Detection
ABSTRACT
Brain tumors are among the most frequent and severe types of cancer, with a life expectancy
of only a few months in the most advanced stages. Various image modalities, including CT
Scans, MRI and ultrasound images, are commonly used to assess tumors in the various
organs of the body. However, such huge amounts of data presented by these image scanning
techniques poses a difficulty in analyzing them manually and requires a lot of human effort.

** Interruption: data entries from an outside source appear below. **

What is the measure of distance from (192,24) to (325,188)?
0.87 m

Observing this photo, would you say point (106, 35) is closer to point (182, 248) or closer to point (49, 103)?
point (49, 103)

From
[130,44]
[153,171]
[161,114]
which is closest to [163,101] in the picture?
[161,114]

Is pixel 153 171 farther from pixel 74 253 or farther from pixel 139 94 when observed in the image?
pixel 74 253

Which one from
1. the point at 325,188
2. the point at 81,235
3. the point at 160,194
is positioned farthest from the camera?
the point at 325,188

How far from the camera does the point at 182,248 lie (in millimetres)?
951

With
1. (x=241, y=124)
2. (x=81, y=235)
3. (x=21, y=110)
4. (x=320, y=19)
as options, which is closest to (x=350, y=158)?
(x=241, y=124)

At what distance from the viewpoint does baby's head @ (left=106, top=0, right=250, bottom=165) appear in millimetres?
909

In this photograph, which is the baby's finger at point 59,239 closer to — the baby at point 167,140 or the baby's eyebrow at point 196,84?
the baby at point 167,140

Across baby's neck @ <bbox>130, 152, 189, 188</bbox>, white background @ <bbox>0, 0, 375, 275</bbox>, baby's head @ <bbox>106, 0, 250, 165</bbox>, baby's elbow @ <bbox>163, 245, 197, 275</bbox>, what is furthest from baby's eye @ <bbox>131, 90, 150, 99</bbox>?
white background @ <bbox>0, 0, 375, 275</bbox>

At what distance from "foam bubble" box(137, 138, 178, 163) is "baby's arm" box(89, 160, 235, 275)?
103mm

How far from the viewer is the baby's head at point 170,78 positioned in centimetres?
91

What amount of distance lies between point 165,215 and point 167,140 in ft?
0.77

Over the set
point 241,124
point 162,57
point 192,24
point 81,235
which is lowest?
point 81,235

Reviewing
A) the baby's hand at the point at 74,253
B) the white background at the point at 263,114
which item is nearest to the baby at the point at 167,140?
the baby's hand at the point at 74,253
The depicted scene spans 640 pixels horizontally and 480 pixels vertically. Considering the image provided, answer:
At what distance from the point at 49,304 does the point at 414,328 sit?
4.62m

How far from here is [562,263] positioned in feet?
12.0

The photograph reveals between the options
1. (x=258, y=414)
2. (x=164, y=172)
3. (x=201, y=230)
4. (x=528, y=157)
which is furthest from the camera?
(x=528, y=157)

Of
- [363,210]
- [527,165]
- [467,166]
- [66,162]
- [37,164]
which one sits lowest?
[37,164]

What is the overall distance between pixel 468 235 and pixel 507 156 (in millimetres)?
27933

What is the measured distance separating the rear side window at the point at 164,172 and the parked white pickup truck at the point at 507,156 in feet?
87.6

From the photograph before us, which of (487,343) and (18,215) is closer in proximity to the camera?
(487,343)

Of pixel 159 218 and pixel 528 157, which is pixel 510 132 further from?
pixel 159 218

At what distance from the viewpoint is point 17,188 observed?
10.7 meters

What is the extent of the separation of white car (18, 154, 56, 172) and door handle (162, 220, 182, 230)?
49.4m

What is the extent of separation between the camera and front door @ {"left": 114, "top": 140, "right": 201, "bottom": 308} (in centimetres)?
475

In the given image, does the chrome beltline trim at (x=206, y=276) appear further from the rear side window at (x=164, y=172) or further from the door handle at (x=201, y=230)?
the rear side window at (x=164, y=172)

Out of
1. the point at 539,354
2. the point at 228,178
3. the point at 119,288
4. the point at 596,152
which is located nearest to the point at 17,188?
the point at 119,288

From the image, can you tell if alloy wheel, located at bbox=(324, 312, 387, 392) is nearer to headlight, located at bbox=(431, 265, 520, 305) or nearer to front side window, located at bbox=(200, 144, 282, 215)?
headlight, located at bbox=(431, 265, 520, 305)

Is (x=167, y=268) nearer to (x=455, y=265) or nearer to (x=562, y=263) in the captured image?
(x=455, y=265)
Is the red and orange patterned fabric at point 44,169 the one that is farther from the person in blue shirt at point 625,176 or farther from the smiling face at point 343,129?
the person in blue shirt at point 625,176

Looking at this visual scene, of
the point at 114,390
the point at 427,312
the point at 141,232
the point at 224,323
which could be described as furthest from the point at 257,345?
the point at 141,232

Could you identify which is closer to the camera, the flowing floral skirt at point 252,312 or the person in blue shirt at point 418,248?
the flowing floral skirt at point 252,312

Convolutional neural networks (CNNs) have been shown to outperform standard methods
when it comes to classifying brain tumor In this model, we provide a completely automated
computerized system for brain tumor categorization that employs optimal deep features
from a variety of well-known CNNs and abstraction levels. We use Transfer Learning from
ImageNet for optimized feature training. VGG-16 is architecture is used with modification to
its number of filters. The architecture is further Improved by adding a dropout layers are also
used to avoid overfitting. When tested on photos from the Kaggle Dataset, the suggested
technique gets excellent classification results.
KEY WORDS
VGG-16, Brain Tumor, Convolutional Neural Network (CNN).
INTRODUCTION
Background
A brain tumour which is a life-threatening malignancy is caused by uncontrolled and
abnormal cell partitioning. Deep learning improvements in the medical imaging area have
assisted in the identification of a number of diseases. For visual learning and image
identification, the CNN architecture is the most popular and extensively used machine
learning approach. In this report, we use a convolutional neural network (CNN) technique [1]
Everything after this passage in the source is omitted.